Azoospermia or “No Sperm in the Ejaculate”

Frequently asked Questions

How many semen analyses should I have done to know for sure if I have no sperm in the ejaculate?

We recommend at least 2 semen analyses. We recommend that you have at least one semen analysis done using advanced sperm technology. This can be done at our lab or oftentimes at a lab associated with an in vitro fertilization center. Labs using advanced sperm technology perform a more extended and comprehensive sperm test that may show sperm in 10% of cases in which sperm were previously felt to be absent. This finding may prevent a patient from needing surgery to extract sperm.

What are the possible explanations for no sperm in the ejaculate?

In general, there are four explanations.

1. The testis are making sperm, but there is a blockage.

2. The brain is not stimulating the testis to make sperm.

3. The testis is not producing any sperm.

4.The testis may be producing a tiny amount of sperm, but it is not coming out in the ejaculate.

How can a urologist tell which one of these situations apply to me?

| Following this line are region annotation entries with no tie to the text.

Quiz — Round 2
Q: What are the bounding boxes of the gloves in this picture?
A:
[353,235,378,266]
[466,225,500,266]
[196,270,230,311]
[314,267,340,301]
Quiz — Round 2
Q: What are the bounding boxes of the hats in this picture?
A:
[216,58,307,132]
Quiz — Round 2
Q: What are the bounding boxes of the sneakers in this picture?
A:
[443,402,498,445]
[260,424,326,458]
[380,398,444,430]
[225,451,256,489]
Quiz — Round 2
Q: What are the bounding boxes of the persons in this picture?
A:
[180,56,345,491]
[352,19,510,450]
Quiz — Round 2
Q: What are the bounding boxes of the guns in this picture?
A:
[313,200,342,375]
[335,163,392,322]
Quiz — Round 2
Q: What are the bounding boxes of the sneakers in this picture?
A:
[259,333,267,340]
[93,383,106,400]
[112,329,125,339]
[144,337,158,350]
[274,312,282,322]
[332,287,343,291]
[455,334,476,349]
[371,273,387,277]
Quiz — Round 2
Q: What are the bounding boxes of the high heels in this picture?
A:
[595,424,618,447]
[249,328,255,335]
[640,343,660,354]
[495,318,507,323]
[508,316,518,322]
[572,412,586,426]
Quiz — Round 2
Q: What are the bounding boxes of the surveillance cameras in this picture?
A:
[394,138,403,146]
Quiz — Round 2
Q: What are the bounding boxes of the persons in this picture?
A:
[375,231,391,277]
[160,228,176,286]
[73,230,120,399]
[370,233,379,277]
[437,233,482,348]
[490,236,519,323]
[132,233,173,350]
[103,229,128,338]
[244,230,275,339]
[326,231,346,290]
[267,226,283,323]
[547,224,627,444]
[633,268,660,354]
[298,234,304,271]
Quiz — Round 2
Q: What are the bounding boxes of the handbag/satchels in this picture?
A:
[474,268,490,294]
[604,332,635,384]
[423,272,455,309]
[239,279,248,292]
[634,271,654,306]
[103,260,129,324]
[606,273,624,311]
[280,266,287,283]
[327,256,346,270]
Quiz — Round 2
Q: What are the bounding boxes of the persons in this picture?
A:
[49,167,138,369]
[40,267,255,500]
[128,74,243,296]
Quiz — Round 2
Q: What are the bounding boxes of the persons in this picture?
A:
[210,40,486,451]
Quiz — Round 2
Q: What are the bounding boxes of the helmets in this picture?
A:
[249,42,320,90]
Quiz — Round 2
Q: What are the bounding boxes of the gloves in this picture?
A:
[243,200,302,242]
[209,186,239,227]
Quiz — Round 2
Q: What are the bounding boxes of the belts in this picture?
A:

Finding an experience urologist is most critical.  With a thorough discussion and physical examination, an experienced reproductive urologist can help diagnose the source of the azoospermia in approximately 90% of cases. 

Are there other tests that should be done in this situation?

Blood tests looking at hormone levels and genetic information can be helpful to diagnose the problem.

How do I choose a urologist to evaluate my situation and perform procedures if necessary?

You should choose a urologist like Dr. Honig,  who has expertise in evaluating patients with no sperm. The urologist should be an expert in microsurgical procedures. Having a urological microsurgeon with this experience increases your chances of having a child.

If there is evidence of a blockage, what are my chances of getting pregnant?

Very good. If there is a reversible blockage, this can sometimes be fixed with a minor procedure. If there is not a reversible problem such as a missing vas deferens (tube that carries the sperm), success rates of retrieving sperm approach 100%. Pregnancy rates in this situation are usually greater than 50% with in vitro fertilization depending in part on the age and health of the female partner.

If I have no sperm in the ejaculate and there does not appear to be a blockage or a brain issue, can I still get my partner pregnant?

Yes. Men with no sperm in their ejaculate who likely have a problem with sperm production, can achieve pregnancy.

How is this possible?

Sperm may be retrieved with either a minor procedure or a more extensive procedure based on your particular situation. Success rates in retrieving sperm are usually about 50% in this situation.

Are there any genetic risks with using sperm extracted from the testis?

If genetic testing done in preparation for a sperm retrieval procedure is abnormal (5-10% of cases), discussion with a genetic counselor is recommended. If the genetic testing is normal, rates of birth defects appear to be the same as the general population.

Is there any medication that can be used to stimulate sperm production in these situations?

In some men who have low  brain hormone or testosterone levels, medication can either result in sperm in the ejaculate or improve your chances of having a successful sperm retrieval.

In men who have sperm production problems, there is some evidence that medication can improve sperm retrieval success rates. Please ask your doctor if these medications are reasonable for you.